Central lines and arterial lines
This information sheet from Great Ormond Street Hospital (GOSH) explains about central lines and arterial lines and why they might be needed.
Children having certain surgical procedures (for example, heart, brain, orthopaedic, or major abdominal surgery) may have a central line or arterial line inserted as part of their anaesthetic. These lines are also used on intensive care units.
A central line is a narrow cannula (flexible plastic tube) inserted into a large vein in the neck, upper chest or groin. It may include up to three separate channels. It can remain in place for a week or more, if necessary.
Why does my child need a central line?
A central line is an important part of anaesthetic monitoring for some major surgery, and is essential for some operations. It allows us to measure the pressure of blood in the veins, which helps us to know how much fluid to give your child, and to take blood samples without having to use a needle. Certain drugs that can irritate the small veins of the hands and feet need to be given through a large vein.
How is a central line inserted?
The anaesthetist will insert the central line while your child is asleep, but before the surgery starts. We use sterile conditions and look with ultrasound to visualise the vein in which the line is being placed. After insertion, we stitch the line in position, and cover it with a sterile transparent dressing.
What are the risks?
● Infection – we use full sterile precautions in an operating theatre to insert central lines, and the line is closely monitored for any sign of infection, but this may still occur. The line is removed as soon as it is not needed.
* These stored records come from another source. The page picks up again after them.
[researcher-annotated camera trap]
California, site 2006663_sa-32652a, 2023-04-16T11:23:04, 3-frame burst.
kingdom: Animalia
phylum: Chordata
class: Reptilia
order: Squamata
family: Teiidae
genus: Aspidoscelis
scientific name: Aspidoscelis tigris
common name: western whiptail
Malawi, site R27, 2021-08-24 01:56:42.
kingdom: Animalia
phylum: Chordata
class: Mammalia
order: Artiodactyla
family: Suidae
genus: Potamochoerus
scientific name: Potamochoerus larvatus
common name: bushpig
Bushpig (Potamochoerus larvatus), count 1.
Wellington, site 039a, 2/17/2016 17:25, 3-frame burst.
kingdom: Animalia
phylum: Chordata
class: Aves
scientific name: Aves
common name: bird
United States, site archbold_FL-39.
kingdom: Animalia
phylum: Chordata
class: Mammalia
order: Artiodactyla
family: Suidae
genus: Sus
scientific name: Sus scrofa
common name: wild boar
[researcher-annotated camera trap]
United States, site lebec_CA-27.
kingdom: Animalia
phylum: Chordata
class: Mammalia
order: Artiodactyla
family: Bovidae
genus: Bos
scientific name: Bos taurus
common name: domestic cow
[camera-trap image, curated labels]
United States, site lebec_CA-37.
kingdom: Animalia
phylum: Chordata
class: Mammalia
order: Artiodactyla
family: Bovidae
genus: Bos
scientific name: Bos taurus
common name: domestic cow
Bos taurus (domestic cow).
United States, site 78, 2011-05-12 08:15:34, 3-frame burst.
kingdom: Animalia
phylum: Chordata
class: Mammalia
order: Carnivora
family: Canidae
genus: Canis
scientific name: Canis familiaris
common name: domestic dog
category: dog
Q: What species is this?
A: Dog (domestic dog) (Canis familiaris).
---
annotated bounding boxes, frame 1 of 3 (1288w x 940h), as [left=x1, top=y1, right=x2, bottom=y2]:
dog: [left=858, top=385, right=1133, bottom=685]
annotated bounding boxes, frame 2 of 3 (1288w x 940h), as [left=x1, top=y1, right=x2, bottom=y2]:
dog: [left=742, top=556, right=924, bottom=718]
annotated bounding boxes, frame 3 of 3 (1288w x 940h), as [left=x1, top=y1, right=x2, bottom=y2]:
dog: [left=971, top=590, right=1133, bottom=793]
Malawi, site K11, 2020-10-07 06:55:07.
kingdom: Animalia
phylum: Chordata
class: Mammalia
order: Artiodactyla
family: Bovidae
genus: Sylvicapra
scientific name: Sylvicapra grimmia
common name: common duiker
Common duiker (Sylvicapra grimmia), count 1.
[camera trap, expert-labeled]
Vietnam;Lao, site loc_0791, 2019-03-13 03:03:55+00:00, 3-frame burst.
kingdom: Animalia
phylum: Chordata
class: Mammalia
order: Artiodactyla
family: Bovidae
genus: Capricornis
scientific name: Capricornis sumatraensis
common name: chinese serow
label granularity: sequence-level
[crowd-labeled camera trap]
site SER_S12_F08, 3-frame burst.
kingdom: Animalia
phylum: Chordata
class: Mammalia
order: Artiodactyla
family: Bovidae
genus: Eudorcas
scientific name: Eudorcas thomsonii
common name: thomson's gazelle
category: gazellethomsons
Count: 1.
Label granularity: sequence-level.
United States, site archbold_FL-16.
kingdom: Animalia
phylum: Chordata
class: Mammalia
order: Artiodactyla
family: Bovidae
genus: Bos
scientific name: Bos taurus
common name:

● Accidental removal – central lines are stitched in place and covered with a dressing, but occasionally the line can be dislodged or accidentally removed. A new line may need to be put in if it is still needed.
● Blockage – the nurses looking after a child with a central line are trained in how to use it and flush it to minimise the risk of it blocking, but this can still occasionally happen. If still required, a new line may need to be put in.
● Bleeding – we use ultrasound so we can see where the vein is during insertion, but if the line is difficult to insert or if your child’s blood does not clot normally there may be bleeding or bruising around the site of insertion.
● Lung damage – if the central line is inserted in the neck or upper chest, the lining around the lung and/or the lung itself may be damaged, and the lung may collapse. This is uncommon as we use ultrasound to visualise the vein and minimise this risk, but if this happens, your child may need to have a tube in the chest between their ribs to re-inflate the lung.
● Blood clot – the central line may cause a blood clot in the vein. If this happens, the line will be removed and your child may need blood thinning medicine to break down the clot.
● Changes to the heart rhythm – the tip of the central line can stimulate the pacemaker cells in the heart to change the rhythm of the heart. This can be a sign that the line is in too far, and usually responds to withdrawal by a short distance.
Once the line is no longer required it can be removed on the ward by a nurse. The insertion site will need some gentle pressure applied to it for a few minutes to ensure there is no bleeding. It is no more uncomfortable than having a cannula in the arm removed.
An arterial line is a small cannula (flexible plastic tube) that we put into an artery in the wrist, arm, groin, or foot.
Why does my child need an arterial line?
An arterial line is essential for certain operations such as heart surgery and is very helpful for many other operations. It helps the anaesthetist to look after your child through very accurate and continuous blood pressure measurement via a monitor, and allows blood samples to be taken easily both during and after surgery. This allows us to adjust the fluids and drugs as needed for your child. The arterial line may be removed in the recovery ward, or may be left in place for a short period after surgery.
What are the risks?
● Blockage/stops working – a continuous trickle of fluid is given through arterial lines to help prevent this, but if this happens while your child still needs an arterial line, a doctor will insert another one.
● Accidental removal – occasionally, the line can be dislodged or accidentally removed. A new line may need to be put in if it is still needed.
● Infection – arterial lines are inserted after careful cleaning of the skin and are covered with a sterile dressing. The nurses looking after your child will regularly examine the arterial line for any sign of infection, and remove it if necessary.
● Bleeding – there may be bruising or bleeding around the insertion site.
● Blood clot – a blood clot may form in the artery around the arterial line. This is a rare but serious complication as the part of the body supplied by that artery, such as the hand or leg, may not receive enough blood. The line will be removed and your child may need blood thinning medicine or an operation to try to remove the clot. Very rarely, the reduced blood supply to the tissues caused by a blood clot in the artery can result in severe damage, for example in the loss of part or all of the limb.
● Limb growth – A very rare complication, later in life, can be slow growth of the limb in which the line was sited. It should be stressed that this is a very rare complication, and rarer still is the need for an operation to help correct a difference in limb length.
Once the line is no longer required it can be removed on the ward by a nurse. The insertion site will need some firm pressure applied to it for a few minutes to ensure there is no bleeding. It is no more uncomfortable than having a cannula in your arm removed.